-- start --
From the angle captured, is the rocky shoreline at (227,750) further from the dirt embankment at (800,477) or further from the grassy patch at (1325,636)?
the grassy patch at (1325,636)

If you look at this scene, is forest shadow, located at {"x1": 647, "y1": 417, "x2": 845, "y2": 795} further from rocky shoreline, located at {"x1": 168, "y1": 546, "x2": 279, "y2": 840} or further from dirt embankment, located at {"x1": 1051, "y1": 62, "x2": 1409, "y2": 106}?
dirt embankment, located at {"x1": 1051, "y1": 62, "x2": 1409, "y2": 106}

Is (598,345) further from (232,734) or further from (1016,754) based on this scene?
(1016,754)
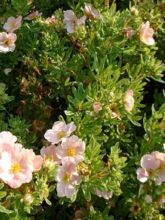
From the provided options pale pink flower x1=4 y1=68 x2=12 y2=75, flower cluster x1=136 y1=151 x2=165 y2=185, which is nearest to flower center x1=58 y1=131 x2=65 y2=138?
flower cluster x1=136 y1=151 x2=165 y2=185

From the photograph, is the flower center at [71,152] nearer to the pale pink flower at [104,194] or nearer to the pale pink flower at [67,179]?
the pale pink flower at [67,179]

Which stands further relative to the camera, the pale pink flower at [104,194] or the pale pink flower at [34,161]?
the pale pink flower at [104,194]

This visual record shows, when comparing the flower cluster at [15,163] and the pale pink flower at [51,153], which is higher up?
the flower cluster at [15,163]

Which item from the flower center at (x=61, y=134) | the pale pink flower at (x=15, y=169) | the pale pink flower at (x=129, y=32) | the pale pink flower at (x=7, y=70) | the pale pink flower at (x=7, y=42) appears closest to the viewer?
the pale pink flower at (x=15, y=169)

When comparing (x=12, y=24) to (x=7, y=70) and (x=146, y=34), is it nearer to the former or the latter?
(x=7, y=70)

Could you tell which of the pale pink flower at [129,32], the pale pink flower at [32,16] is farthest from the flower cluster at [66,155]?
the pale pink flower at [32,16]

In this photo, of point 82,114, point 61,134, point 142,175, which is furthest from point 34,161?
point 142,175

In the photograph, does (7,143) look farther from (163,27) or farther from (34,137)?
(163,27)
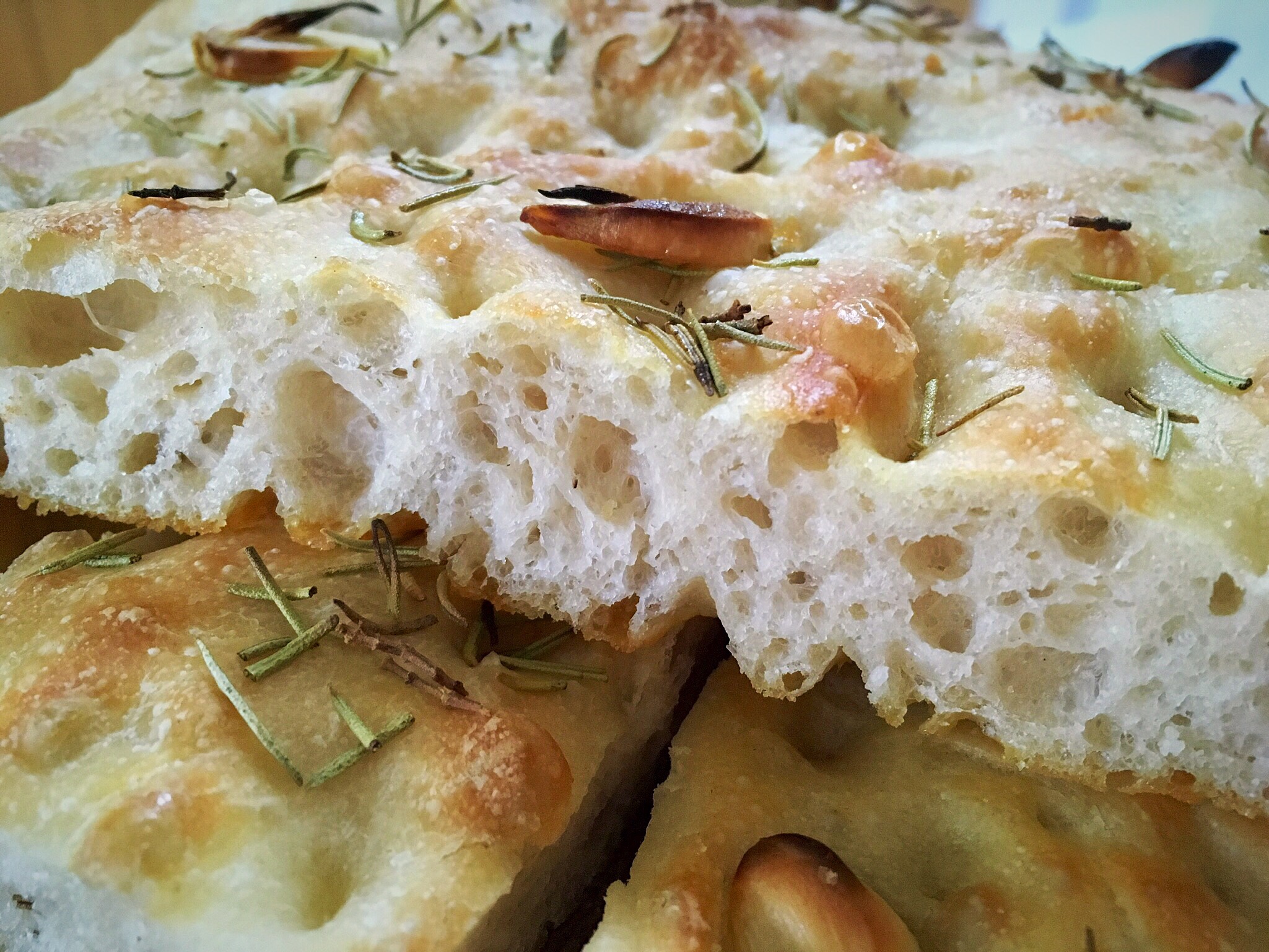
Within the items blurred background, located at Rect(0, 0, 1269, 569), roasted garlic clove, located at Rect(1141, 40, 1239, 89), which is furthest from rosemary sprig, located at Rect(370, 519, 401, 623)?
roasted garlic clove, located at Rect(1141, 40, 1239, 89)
-- end --
-- start --
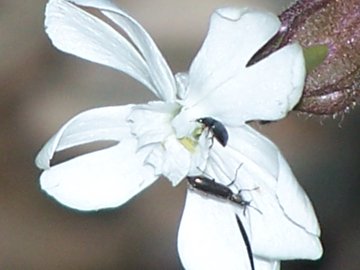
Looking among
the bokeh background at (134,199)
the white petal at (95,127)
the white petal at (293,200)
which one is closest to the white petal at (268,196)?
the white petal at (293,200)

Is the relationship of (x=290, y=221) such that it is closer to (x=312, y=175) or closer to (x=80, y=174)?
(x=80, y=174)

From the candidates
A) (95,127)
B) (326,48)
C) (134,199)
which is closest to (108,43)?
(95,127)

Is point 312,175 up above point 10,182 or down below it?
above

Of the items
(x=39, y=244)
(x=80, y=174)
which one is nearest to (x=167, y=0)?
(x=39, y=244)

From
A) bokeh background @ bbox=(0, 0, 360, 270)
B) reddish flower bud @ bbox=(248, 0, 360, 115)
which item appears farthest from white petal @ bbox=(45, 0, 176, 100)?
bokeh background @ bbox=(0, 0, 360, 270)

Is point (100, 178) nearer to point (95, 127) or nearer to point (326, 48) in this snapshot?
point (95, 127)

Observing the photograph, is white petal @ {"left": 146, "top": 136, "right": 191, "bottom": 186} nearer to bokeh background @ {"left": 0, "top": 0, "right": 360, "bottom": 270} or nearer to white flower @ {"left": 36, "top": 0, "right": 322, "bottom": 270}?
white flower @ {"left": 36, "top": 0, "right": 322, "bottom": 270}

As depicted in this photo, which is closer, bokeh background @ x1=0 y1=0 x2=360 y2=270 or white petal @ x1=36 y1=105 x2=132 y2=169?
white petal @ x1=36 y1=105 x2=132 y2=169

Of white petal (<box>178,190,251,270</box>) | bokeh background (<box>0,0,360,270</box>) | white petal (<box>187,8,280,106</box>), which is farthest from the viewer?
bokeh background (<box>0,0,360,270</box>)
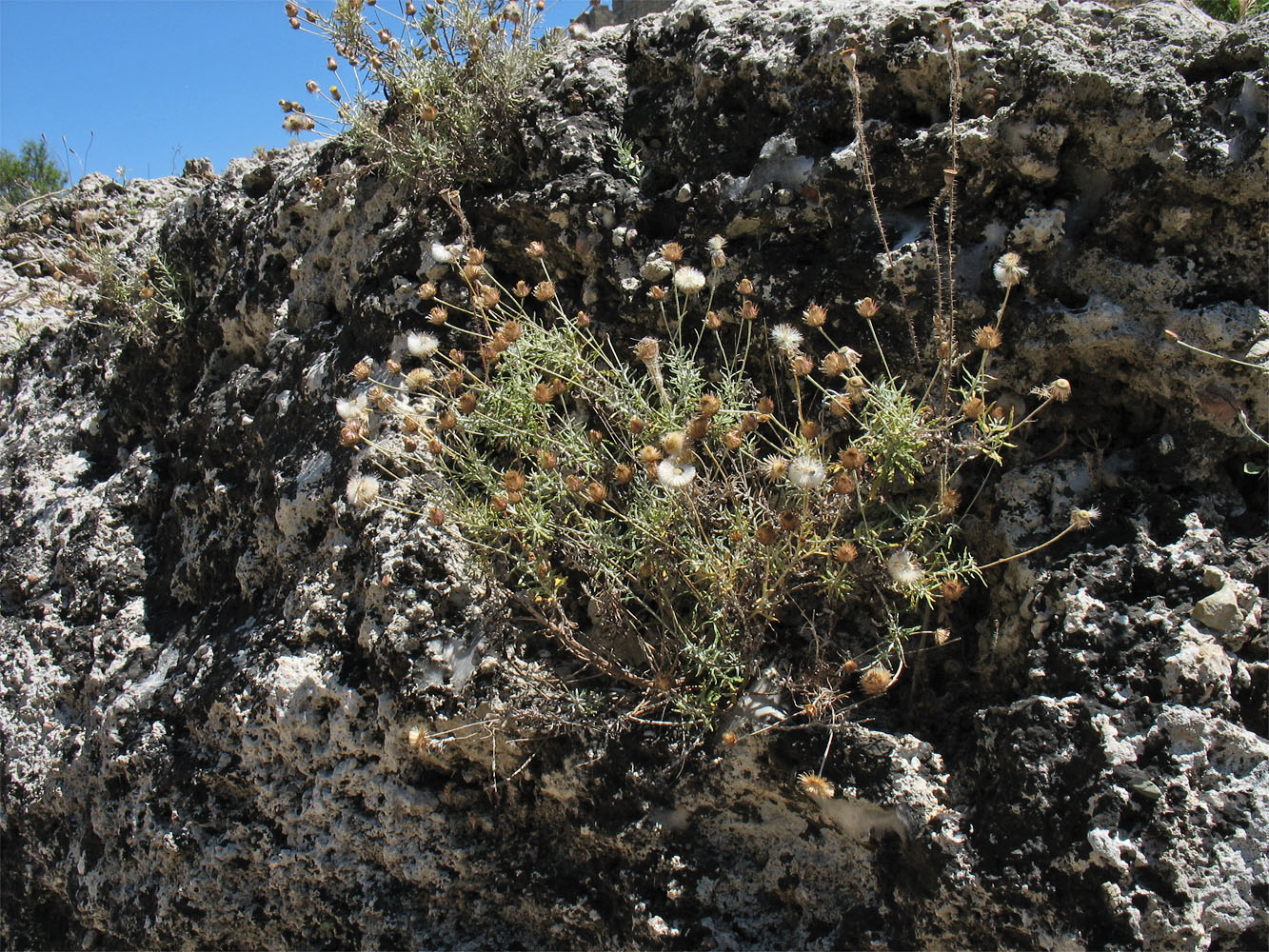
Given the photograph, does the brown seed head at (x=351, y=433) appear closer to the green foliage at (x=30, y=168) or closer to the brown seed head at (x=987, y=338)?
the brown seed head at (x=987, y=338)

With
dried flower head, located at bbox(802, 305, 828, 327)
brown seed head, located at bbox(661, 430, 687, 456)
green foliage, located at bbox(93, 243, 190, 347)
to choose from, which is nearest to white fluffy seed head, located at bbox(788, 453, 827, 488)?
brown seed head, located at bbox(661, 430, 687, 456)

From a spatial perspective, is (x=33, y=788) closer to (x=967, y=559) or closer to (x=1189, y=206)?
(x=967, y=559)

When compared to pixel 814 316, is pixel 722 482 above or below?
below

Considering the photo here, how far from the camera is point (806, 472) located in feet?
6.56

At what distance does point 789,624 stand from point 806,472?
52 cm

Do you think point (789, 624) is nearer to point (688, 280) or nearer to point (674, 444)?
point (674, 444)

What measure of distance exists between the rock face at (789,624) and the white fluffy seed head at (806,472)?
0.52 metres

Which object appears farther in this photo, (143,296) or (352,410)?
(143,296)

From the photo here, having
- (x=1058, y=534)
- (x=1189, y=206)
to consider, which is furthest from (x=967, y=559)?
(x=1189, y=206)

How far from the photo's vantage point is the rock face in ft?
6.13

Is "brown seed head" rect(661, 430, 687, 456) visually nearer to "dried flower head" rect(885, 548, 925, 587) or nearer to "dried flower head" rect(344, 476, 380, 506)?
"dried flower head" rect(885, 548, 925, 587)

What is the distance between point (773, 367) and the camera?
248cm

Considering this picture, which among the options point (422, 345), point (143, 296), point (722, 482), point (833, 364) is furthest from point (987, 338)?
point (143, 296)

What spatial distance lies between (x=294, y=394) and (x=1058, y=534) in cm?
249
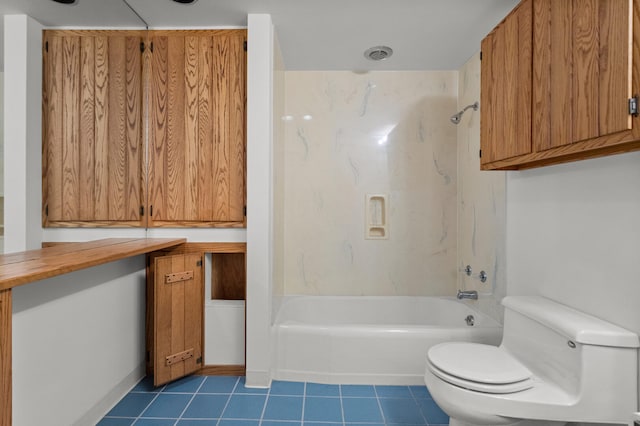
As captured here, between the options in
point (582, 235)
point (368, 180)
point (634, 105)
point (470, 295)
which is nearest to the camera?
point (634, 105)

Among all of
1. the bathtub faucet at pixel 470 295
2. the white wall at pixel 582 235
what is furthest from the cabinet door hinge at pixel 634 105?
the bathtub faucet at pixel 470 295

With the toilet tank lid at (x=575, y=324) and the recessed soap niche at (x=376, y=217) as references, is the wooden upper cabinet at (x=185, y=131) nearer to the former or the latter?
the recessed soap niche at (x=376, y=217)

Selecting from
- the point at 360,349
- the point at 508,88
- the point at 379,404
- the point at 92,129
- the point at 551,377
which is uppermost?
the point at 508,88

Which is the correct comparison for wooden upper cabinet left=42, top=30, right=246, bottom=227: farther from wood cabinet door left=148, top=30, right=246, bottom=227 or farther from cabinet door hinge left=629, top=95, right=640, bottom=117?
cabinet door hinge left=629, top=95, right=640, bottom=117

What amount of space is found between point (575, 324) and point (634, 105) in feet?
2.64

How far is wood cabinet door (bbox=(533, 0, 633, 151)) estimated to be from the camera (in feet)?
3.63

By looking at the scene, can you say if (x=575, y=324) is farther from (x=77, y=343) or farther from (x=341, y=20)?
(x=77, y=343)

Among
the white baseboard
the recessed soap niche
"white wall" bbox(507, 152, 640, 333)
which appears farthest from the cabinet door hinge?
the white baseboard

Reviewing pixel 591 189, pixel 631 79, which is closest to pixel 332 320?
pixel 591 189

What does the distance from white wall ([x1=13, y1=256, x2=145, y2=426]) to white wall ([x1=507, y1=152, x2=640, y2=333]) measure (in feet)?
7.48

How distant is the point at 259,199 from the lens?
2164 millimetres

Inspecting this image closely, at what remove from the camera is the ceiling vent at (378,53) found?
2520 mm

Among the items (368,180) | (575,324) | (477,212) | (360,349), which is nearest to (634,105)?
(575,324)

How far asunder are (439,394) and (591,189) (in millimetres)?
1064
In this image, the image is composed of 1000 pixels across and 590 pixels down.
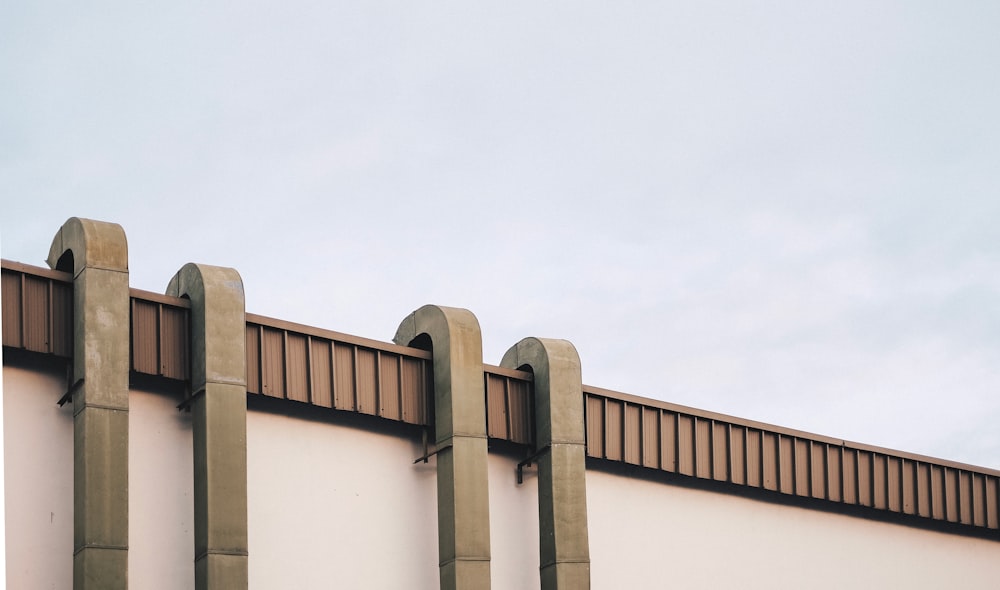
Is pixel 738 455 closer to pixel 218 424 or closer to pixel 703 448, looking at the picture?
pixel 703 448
-- end --
Problem to work on -
Count the lines in the items that contain the word "above", and give only that number.

Solution for this exercise -
3